# [Task prompt]
Please copy the records from the line with "At what distance from" up to and including the line with "639 millimetres", keeping every line unchanged.
[START OF Task input]
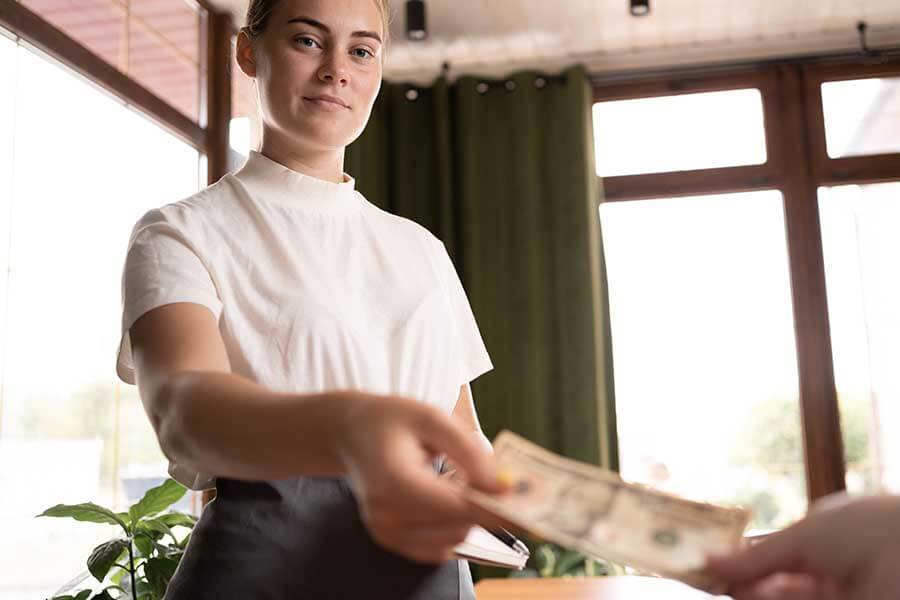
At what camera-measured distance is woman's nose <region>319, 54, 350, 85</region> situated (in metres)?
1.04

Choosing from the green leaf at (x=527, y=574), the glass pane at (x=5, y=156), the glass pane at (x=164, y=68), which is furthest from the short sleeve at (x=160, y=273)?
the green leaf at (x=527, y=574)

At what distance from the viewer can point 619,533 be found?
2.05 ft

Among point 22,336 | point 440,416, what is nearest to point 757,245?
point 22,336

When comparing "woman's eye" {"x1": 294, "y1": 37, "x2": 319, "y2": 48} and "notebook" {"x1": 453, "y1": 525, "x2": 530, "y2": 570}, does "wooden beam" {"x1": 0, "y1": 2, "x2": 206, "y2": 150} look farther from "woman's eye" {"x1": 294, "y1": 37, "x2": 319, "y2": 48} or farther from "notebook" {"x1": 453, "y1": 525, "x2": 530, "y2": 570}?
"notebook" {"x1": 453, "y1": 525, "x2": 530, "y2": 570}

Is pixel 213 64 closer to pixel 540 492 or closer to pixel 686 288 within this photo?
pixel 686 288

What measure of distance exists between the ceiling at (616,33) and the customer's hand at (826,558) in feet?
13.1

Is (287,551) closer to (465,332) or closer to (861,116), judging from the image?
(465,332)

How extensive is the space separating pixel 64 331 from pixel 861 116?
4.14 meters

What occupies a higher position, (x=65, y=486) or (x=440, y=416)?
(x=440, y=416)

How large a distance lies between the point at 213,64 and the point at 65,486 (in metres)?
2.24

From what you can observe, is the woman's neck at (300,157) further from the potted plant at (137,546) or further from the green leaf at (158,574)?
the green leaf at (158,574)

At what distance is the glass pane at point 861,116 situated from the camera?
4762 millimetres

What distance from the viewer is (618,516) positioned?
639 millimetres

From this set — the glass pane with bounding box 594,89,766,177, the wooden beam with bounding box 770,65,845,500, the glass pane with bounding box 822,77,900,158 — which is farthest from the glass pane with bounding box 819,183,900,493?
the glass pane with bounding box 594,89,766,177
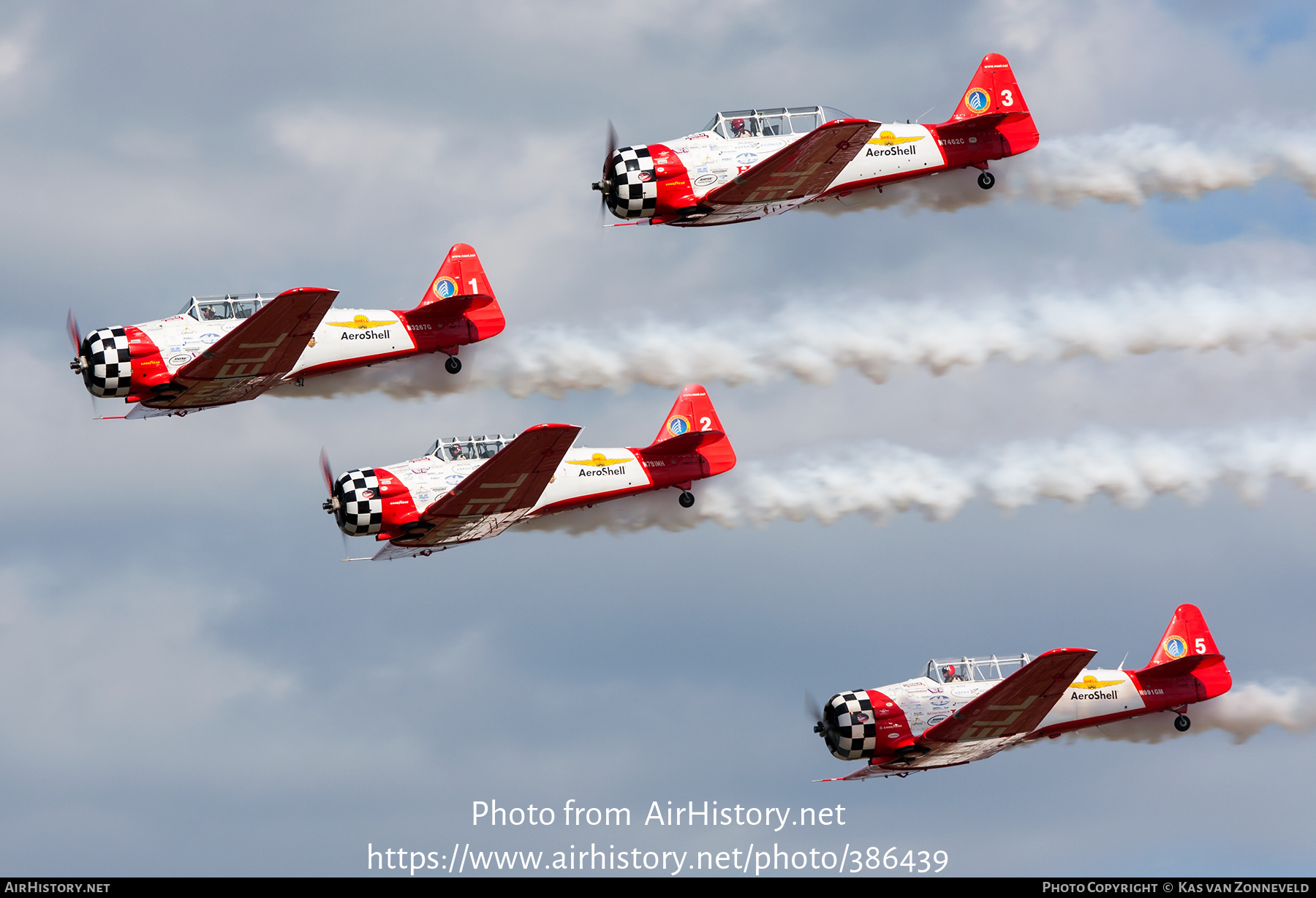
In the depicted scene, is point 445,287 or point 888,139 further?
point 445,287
[END OF Task input]
# [Answer to this exercise]
At what distance from the viewer can point 619,533 be found?
2.05 ft

Among point 22,336 | point 440,416, what is nearest to point 757,245?
point 22,336

When comparing "woman's eye" {"x1": 294, "y1": 37, "x2": 319, "y2": 48} and "notebook" {"x1": 453, "y1": 525, "x2": 530, "y2": 570}, does "wooden beam" {"x1": 0, "y1": 2, "x2": 206, "y2": 150} look farther from "woman's eye" {"x1": 294, "y1": 37, "x2": 319, "y2": 48} or farther from "notebook" {"x1": 453, "y1": 525, "x2": 530, "y2": 570}?
"notebook" {"x1": 453, "y1": 525, "x2": 530, "y2": 570}

Is pixel 213 64 closer to pixel 540 492 or closer to pixel 686 288 within this photo?
pixel 686 288

What measure of distance exists between the ceiling at (616,33) and the customer's hand at (826,558) in feet?
13.1

Is (287,551) closer to (465,332) or closer to (861,116), judging from the image?
(465,332)

How extensive is the space separating pixel 64 331 from pixel 861 116?
4.14 meters

What occupies a higher position, (x=65, y=486) or (x=440, y=416)?
(x=440, y=416)

How large a distance lies between the point at 213,64 and the point at 65,486 (in metres)?
2.24

From what you can observe, is the woman's neck at (300,157) further from the potted plant at (137,546) or further from the green leaf at (158,574)?
the green leaf at (158,574)

At what distance is the glass pane at point 861,116 situated from the camera?
4762 millimetres

What distance from the viewer is (618,516) positioned?
639 millimetres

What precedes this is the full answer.